TO DO
#1 Translate this sentence from the passage below on corruption in Nigeria into Spanish: "An edifice whose perimeter survey was conducted by the associates of GYG."
#2 Write the next paragraph of the passage below on corruption in Nigeria, starting after its last sentence.

DOCUMENT TEXT
It is ironic and worthy of a Shakespearian epic that the same man General Muhammadu Buhari (GMB), a man of reputedly unimpeachable character but with several flaws nonetheless, who was overthrown by IBB, 'the Father', three decades ago, currently aspires to be commissioned to attempt a demolition of the corrupt edifice whose grounds were purchased by 1 st Republic politicians. An edifice whose perimeter survey was conducted by the associates of GYG. An edifice whose perimeter was ring-fenced by 2 nd republic politicians. An edifice whose heavy raft foundations were laid by the very same IBB, 'the Father'.

Yes this same corrupt edifice whose massive pillars were erected by the one and only GSA. An edifice who's decking and flooring was done by OBJ, his associates and political Contemporaries. An edifice whose doors were hung, windows placed and façade walling raised by the associates and political Contemporaries of UMYA who was too sick to either participate in it or to caution them.

Having supervised its plumbing, roofing, plastering, painting and application of exquisite sundry finishing ably assisted by eager cronies and ravenous political contemporaries,  GEJ, 'the Son' at last officially cut the ribbons, and declared the monumental edifice of corruption in Nigeria as fit for habitation with the immortal words 'stealing is not corruption' or is it 'corruption is not stealing'? So awed with the exquisite finishing of the edifice of corruption under GEJ, 'the Son' is IBB, 'the Father' that he has just recently publicly stated that his 'own achievements' pale into insignificance compared to what he is now seeing.

DATA SECTION
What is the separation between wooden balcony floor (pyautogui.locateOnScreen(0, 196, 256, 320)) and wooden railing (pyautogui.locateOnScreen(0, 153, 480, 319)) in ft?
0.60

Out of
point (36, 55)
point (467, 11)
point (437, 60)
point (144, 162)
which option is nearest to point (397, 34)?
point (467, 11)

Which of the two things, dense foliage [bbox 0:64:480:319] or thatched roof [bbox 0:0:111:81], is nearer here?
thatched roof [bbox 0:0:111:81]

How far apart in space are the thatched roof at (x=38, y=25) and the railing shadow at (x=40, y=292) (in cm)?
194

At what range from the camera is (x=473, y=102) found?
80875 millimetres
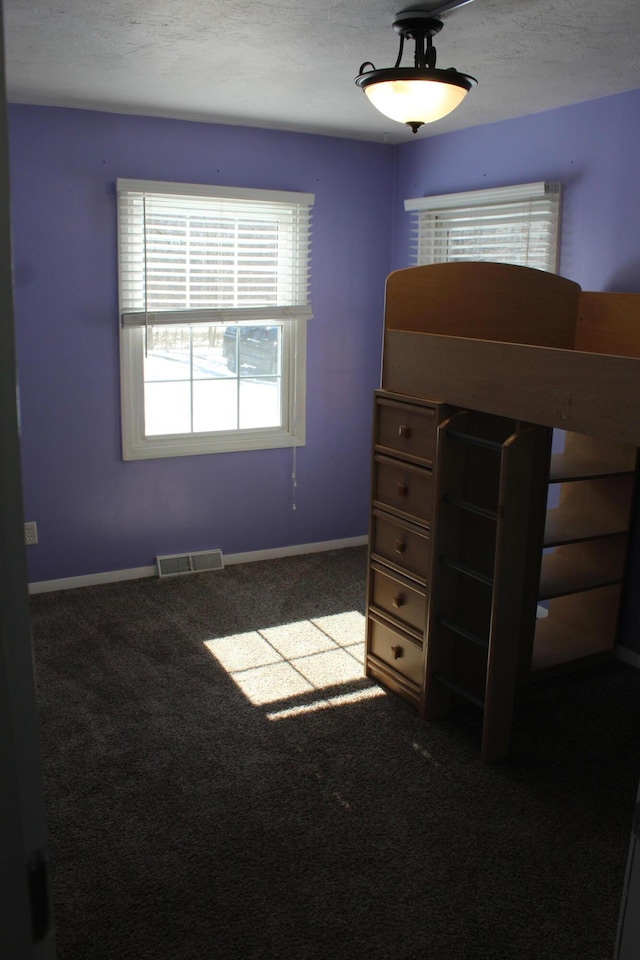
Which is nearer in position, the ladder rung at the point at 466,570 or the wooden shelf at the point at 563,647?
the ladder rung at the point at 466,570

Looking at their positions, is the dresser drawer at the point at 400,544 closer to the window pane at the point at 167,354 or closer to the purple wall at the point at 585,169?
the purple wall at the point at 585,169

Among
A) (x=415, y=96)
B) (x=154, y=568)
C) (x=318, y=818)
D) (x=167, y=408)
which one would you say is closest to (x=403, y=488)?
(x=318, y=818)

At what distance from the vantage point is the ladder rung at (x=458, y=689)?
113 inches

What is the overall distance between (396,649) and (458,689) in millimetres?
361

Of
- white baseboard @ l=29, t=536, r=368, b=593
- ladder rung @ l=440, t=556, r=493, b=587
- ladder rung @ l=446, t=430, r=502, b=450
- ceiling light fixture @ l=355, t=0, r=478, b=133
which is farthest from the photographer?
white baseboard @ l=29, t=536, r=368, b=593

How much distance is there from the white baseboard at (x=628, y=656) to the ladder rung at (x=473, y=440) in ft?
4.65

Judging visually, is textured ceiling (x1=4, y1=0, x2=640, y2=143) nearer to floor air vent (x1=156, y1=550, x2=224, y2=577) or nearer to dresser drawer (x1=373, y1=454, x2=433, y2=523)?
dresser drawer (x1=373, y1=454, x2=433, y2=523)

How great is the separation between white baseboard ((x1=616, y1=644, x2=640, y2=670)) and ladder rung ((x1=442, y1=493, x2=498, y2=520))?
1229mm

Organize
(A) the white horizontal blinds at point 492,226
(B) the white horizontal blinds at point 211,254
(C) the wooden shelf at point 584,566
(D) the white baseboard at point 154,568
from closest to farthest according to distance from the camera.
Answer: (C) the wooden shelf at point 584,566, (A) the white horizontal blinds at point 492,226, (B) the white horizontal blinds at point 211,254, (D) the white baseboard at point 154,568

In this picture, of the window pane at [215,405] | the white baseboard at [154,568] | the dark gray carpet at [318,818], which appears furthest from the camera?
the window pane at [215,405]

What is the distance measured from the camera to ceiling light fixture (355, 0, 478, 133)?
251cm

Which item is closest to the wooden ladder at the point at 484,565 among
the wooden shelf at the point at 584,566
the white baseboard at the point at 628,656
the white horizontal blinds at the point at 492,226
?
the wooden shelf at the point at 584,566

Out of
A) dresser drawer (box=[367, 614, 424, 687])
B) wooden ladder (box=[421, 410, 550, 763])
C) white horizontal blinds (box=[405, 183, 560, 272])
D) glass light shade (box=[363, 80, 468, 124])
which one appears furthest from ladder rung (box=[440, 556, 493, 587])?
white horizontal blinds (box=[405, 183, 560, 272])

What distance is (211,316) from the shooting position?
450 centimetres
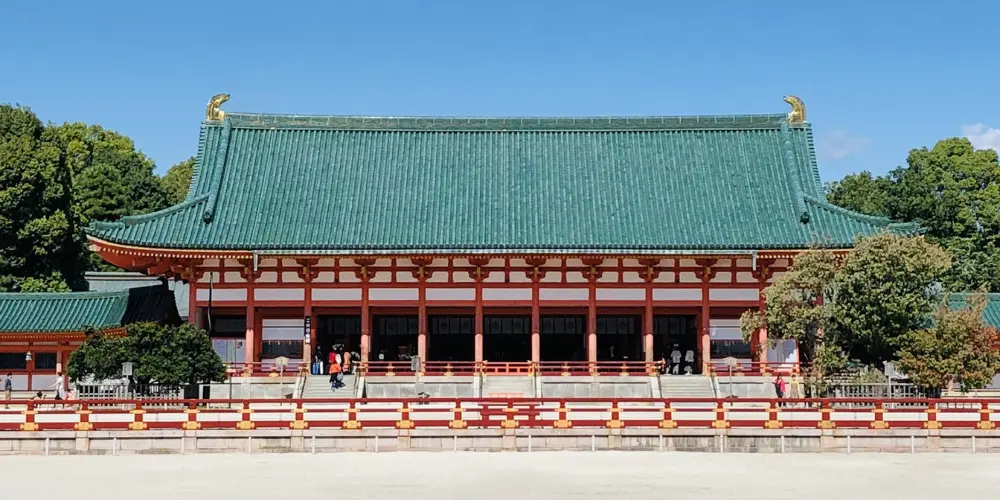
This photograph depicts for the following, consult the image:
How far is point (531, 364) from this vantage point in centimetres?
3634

* * *

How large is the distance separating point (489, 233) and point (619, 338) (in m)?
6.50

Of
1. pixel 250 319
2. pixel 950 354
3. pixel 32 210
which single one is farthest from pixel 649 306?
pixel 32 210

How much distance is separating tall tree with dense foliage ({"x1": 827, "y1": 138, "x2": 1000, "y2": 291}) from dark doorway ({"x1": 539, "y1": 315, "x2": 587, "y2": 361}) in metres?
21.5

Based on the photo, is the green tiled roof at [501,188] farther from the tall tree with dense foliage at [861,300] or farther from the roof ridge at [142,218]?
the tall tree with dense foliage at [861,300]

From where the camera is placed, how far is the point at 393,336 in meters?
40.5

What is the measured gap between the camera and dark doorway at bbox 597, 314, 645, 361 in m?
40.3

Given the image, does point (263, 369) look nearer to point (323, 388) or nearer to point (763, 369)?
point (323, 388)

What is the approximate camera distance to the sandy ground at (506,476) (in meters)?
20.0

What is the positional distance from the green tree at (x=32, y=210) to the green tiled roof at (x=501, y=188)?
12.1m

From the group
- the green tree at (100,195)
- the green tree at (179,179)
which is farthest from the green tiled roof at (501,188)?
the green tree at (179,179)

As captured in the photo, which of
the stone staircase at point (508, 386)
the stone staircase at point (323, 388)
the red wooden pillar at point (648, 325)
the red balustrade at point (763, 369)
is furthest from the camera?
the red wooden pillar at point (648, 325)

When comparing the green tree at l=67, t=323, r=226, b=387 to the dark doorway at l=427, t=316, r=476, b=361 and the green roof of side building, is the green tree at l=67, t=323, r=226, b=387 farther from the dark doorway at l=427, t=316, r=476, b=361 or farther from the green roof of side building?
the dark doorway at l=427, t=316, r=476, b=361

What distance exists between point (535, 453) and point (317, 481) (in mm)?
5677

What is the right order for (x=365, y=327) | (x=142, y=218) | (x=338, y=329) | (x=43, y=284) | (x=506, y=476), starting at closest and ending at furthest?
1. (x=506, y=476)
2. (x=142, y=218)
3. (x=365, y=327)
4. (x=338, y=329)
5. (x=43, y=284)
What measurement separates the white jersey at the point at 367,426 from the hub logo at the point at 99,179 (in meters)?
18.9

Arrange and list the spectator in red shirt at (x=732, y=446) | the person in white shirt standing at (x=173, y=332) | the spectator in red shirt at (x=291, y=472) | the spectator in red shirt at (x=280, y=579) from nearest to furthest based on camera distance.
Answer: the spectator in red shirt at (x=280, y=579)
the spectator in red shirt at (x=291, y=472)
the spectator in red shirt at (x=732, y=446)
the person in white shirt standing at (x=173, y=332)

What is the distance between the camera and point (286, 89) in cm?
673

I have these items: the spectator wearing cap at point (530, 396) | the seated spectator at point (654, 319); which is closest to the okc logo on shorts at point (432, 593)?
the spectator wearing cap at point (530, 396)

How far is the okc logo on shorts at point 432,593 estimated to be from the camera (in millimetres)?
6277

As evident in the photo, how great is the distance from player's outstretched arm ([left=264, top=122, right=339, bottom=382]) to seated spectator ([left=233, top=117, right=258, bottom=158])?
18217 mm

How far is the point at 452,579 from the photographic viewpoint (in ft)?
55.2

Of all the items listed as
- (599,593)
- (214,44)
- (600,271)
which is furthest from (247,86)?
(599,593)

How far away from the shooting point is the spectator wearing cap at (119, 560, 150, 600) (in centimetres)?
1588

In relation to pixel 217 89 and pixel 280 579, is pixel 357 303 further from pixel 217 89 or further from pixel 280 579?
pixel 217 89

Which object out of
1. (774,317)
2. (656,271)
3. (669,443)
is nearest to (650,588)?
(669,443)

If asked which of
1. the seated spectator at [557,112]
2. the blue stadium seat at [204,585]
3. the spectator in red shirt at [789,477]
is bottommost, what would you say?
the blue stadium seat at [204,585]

* * *

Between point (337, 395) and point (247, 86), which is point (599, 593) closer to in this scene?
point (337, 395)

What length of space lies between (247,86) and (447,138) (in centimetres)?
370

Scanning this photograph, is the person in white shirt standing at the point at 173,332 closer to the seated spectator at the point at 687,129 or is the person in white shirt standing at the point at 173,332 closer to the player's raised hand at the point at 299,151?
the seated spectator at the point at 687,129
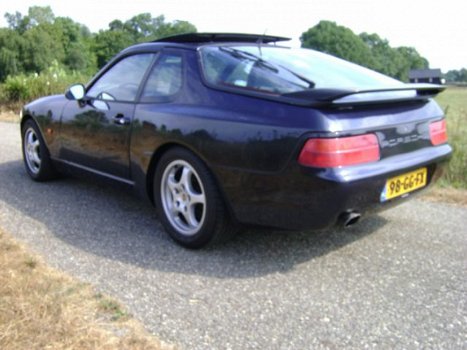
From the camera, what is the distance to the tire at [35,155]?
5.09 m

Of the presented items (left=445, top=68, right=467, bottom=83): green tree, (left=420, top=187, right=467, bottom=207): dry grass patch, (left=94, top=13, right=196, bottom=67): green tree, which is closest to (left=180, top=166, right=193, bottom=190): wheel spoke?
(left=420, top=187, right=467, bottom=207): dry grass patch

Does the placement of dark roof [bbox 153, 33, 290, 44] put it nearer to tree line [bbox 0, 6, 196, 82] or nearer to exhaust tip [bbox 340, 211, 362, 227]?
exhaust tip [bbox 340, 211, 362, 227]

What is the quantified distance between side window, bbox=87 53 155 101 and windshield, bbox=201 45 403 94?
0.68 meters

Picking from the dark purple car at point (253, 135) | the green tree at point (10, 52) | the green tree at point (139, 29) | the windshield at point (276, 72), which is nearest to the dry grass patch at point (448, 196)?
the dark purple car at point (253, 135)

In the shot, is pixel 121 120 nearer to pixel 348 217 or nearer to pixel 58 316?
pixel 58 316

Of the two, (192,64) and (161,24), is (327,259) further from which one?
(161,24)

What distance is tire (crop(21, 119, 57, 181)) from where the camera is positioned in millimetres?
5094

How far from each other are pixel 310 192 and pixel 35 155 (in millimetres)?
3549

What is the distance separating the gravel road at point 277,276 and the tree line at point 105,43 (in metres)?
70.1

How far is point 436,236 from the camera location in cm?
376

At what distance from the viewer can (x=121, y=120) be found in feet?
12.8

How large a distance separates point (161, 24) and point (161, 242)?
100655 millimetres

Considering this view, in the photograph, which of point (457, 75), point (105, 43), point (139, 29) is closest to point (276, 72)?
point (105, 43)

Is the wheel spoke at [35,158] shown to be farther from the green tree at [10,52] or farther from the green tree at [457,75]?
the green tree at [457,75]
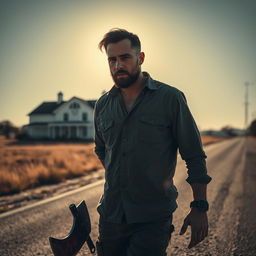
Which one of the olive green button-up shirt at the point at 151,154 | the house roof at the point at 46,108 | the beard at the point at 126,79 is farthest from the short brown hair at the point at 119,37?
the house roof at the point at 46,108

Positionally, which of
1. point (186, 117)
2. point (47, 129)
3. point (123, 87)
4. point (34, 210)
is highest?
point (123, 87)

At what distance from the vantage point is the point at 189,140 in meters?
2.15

RESULTS OF THE TASKS
#1 Un edificio cuyo levantamiento perimetral fue realizado por los asociados de GYG.

#2
Shed no tears for Mr. President because he has been crippled by his own over-indulgence, self-pampering and self-preservation. Indeed any President whose sole aim and desire is to save his own administration will end up losing it. But any President who is ready to make sacrifices including laying down his life for the sake of the masses will end up saving his administration. This is the simple lesson, President Goodluck Ebele Jonathan, himself a PhD holder, could not learn in six years – more than enough time for a serious full-time graduate student to complete a PhD degree program. And so many Nigerians have lost patience with him.

Fed up
We are fed up with hanging our heads down out of shame and casting our gaze to the ground due to shame when we meet foreigners from all corners of the globe. Yes we are ashamed. We are not ashamed of Nigeria but we are ashamed for Nigeria and there is a difference between the two. We are ashamed of the shameless leaders of Nigeria. Ashamed of their fraudulent antics. Ashamed of their dubious shenanigans. Ashamed of their criminal negligence of their prime responsibility of protecting Nigerians from harm. Ashamed of their impotence in protecting our brothers and sisters up north from rampaging jihadist terrorists. Ashamed of their shamelessness.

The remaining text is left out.